§ **THE EXERCISE**
Only the lines from the one with "What distance would" through the final line should be given again, exactly as they appear, minus the pictures.

§ **LISTED ENTRIES**
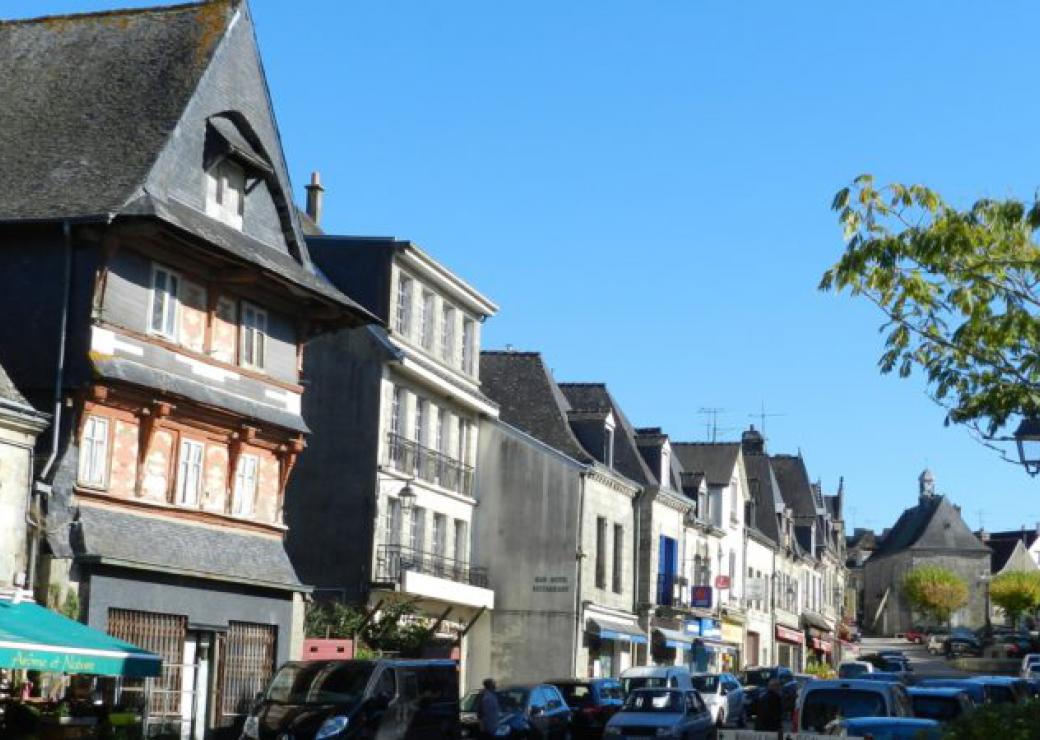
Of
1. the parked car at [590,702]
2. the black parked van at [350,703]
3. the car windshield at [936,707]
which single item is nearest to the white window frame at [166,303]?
the black parked van at [350,703]

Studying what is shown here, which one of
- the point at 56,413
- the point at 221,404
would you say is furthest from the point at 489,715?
the point at 56,413

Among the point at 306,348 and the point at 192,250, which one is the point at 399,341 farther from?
the point at 192,250

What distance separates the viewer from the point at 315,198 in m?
42.4

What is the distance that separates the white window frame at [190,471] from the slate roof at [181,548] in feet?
1.64

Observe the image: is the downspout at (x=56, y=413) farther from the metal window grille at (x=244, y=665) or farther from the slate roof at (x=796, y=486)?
the slate roof at (x=796, y=486)

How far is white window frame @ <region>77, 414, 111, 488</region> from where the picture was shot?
976 inches

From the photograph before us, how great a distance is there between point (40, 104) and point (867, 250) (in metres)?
17.1

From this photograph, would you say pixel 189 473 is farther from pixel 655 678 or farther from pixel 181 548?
pixel 655 678

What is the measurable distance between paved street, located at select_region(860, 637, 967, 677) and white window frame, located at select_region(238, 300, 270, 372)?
44570mm

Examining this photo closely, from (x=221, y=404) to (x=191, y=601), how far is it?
3277 millimetres

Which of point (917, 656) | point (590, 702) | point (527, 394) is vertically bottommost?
point (590, 702)

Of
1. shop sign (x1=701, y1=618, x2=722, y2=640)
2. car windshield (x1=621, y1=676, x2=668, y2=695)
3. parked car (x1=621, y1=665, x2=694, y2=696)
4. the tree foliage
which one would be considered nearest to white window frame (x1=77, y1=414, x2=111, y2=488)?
the tree foliage

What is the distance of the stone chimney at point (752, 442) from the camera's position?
253 feet

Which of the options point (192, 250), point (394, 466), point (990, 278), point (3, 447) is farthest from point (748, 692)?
point (990, 278)
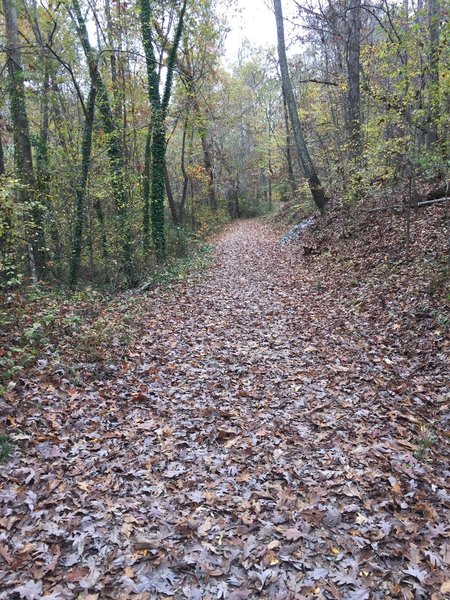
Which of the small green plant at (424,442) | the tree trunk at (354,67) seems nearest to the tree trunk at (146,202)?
the tree trunk at (354,67)

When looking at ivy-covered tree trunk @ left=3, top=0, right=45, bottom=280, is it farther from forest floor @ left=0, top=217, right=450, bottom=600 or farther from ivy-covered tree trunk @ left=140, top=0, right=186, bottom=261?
forest floor @ left=0, top=217, right=450, bottom=600

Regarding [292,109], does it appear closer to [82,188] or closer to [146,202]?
[146,202]

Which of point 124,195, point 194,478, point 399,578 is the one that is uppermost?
point 124,195

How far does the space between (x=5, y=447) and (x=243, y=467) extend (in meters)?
2.56

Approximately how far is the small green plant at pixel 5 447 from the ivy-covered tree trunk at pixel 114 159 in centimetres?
874

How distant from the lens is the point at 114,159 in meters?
12.9

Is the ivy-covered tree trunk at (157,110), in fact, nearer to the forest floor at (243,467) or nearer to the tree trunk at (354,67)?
the tree trunk at (354,67)

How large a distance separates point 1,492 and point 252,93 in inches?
1606

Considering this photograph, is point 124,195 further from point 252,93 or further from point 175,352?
point 252,93

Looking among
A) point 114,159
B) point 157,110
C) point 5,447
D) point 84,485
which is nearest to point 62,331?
point 5,447

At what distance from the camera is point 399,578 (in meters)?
3.08

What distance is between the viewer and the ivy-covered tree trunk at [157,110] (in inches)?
553

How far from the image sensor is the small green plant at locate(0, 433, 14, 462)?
4204 mm

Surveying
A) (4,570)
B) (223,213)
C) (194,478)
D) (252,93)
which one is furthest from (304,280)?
(252,93)
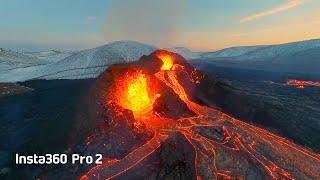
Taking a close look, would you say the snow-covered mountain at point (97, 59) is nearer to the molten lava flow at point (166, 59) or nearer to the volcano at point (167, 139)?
the molten lava flow at point (166, 59)

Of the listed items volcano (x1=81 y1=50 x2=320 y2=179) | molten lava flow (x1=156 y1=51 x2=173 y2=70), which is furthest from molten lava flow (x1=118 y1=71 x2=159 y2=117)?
molten lava flow (x1=156 y1=51 x2=173 y2=70)

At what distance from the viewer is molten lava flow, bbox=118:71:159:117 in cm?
2556

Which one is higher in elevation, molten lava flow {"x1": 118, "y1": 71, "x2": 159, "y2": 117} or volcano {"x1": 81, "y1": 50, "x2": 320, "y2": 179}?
molten lava flow {"x1": 118, "y1": 71, "x2": 159, "y2": 117}

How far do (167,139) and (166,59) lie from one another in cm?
1297

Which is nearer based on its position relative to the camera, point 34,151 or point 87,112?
point 87,112

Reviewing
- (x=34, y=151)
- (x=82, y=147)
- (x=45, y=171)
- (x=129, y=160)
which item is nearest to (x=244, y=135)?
(x=129, y=160)

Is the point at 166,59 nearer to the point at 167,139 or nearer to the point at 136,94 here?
the point at 136,94

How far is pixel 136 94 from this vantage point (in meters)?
26.2

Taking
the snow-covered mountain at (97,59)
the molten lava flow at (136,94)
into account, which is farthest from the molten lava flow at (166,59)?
the snow-covered mountain at (97,59)

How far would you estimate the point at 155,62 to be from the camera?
29969 millimetres

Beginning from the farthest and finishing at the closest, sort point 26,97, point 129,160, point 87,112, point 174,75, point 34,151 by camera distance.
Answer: point 26,97
point 174,75
point 34,151
point 87,112
point 129,160

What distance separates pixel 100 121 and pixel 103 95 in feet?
6.97

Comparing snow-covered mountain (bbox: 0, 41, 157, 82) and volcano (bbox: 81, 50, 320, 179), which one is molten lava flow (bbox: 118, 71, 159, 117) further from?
snow-covered mountain (bbox: 0, 41, 157, 82)

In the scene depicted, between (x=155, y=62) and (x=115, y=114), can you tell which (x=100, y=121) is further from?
(x=155, y=62)
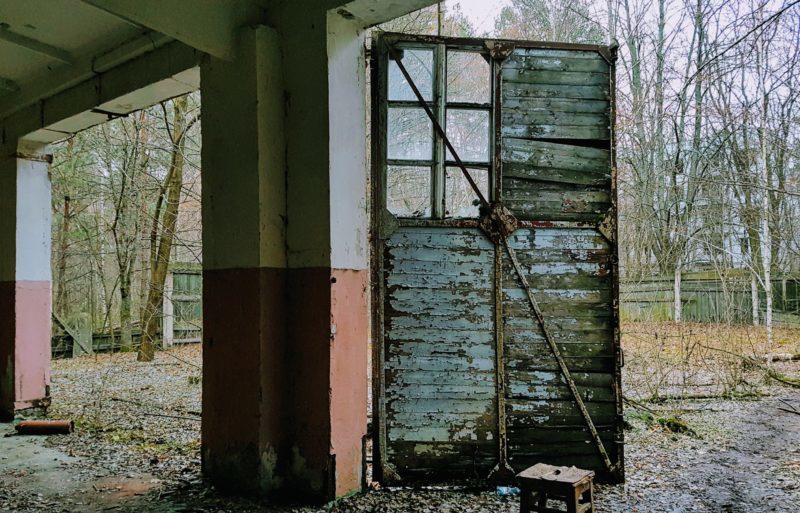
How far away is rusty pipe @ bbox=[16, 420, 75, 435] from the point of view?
514 centimetres

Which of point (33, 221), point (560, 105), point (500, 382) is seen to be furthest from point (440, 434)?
point (33, 221)

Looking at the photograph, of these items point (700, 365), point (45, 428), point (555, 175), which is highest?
point (555, 175)

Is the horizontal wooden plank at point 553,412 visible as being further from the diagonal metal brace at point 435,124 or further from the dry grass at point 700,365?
the dry grass at point 700,365

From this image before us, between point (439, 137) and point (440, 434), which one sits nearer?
point (440, 434)

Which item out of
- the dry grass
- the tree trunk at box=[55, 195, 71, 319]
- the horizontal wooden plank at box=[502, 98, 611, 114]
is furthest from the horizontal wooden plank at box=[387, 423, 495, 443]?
the tree trunk at box=[55, 195, 71, 319]

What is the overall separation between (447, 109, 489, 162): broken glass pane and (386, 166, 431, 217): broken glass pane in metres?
0.27

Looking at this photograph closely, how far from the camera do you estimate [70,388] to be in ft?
24.5

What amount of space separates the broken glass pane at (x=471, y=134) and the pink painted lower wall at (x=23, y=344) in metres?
4.78

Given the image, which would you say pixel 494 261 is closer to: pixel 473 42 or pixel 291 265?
pixel 291 265

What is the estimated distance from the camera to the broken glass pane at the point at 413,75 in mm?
3846

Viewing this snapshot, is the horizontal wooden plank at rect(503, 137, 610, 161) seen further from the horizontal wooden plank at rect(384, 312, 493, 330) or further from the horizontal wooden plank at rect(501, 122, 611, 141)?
the horizontal wooden plank at rect(384, 312, 493, 330)

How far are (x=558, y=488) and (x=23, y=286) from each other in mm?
5636

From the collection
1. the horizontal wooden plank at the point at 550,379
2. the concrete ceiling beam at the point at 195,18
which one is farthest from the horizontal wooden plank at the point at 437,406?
the concrete ceiling beam at the point at 195,18

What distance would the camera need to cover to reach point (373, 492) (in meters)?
3.58
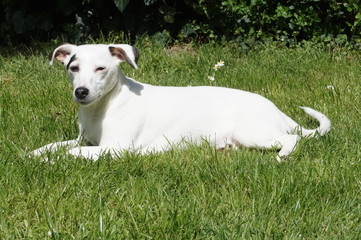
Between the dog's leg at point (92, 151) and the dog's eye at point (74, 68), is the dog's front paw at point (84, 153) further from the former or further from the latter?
the dog's eye at point (74, 68)

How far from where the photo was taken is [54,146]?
430 cm

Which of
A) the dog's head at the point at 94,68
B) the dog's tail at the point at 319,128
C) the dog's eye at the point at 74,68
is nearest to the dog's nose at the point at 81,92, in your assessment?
the dog's head at the point at 94,68

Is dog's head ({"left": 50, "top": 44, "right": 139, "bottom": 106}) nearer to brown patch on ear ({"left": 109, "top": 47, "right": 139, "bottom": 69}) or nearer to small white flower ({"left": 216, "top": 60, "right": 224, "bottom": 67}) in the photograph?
brown patch on ear ({"left": 109, "top": 47, "right": 139, "bottom": 69})

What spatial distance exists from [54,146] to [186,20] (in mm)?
4025

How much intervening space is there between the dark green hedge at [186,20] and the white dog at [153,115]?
294cm

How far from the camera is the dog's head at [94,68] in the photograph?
4090 millimetres

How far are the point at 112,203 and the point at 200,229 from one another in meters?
0.58

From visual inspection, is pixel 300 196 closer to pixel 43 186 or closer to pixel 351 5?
pixel 43 186

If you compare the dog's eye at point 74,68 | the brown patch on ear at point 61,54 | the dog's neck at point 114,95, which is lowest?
A: the dog's neck at point 114,95

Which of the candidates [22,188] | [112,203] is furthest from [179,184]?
[22,188]

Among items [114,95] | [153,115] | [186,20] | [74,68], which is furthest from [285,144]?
[186,20]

§ **RESULT FOR THIS TASK**
What distance would the camera need to cover to reach point (373, 492) (in meters)?
3.58
Between the dog's leg at point (92, 151) and the dog's eye at point (74, 68), is the dog's front paw at point (84, 153) further from the former or further from the latter?
the dog's eye at point (74, 68)

How far from where the photo was taken is [54,146]?
430 cm

Which of
A) the dog's head at the point at 94,68
B) the dog's tail at the point at 319,128
C) the dog's eye at the point at 74,68
is nearest to the dog's nose at the point at 81,92, in your assessment?
the dog's head at the point at 94,68

Is dog's head ({"left": 50, "top": 44, "right": 139, "bottom": 106}) nearer to brown patch on ear ({"left": 109, "top": 47, "right": 139, "bottom": 69}) or nearer to small white flower ({"left": 216, "top": 60, "right": 224, "bottom": 67}) in the photograph?
brown patch on ear ({"left": 109, "top": 47, "right": 139, "bottom": 69})

What spatial distance exists from [54,146] to [186,20] (in mm)?
4025

How much intervening space is there between the dark green hedge at [186,20] and the white dog at [153,115]?
294cm

How far from the camera is the dog's head at [94,68] in the photograph?
4090 millimetres

How far are the point at 112,203 and the point at 200,229 from one another in meters?
0.58

From visual inspection, is pixel 300 196 closer to pixel 43 186 or closer to pixel 351 5?
pixel 43 186

If you compare the dog's eye at point 74,68 | the brown patch on ear at point 61,54 | the dog's neck at point 114,95, which is lowest?
A: the dog's neck at point 114,95

Which of the candidates [22,188] | [112,203] is furthest from [179,184]?
[22,188]

Among items [114,95] | [153,115] | [186,20] | [74,68], which is furthest from [285,144]?
[186,20]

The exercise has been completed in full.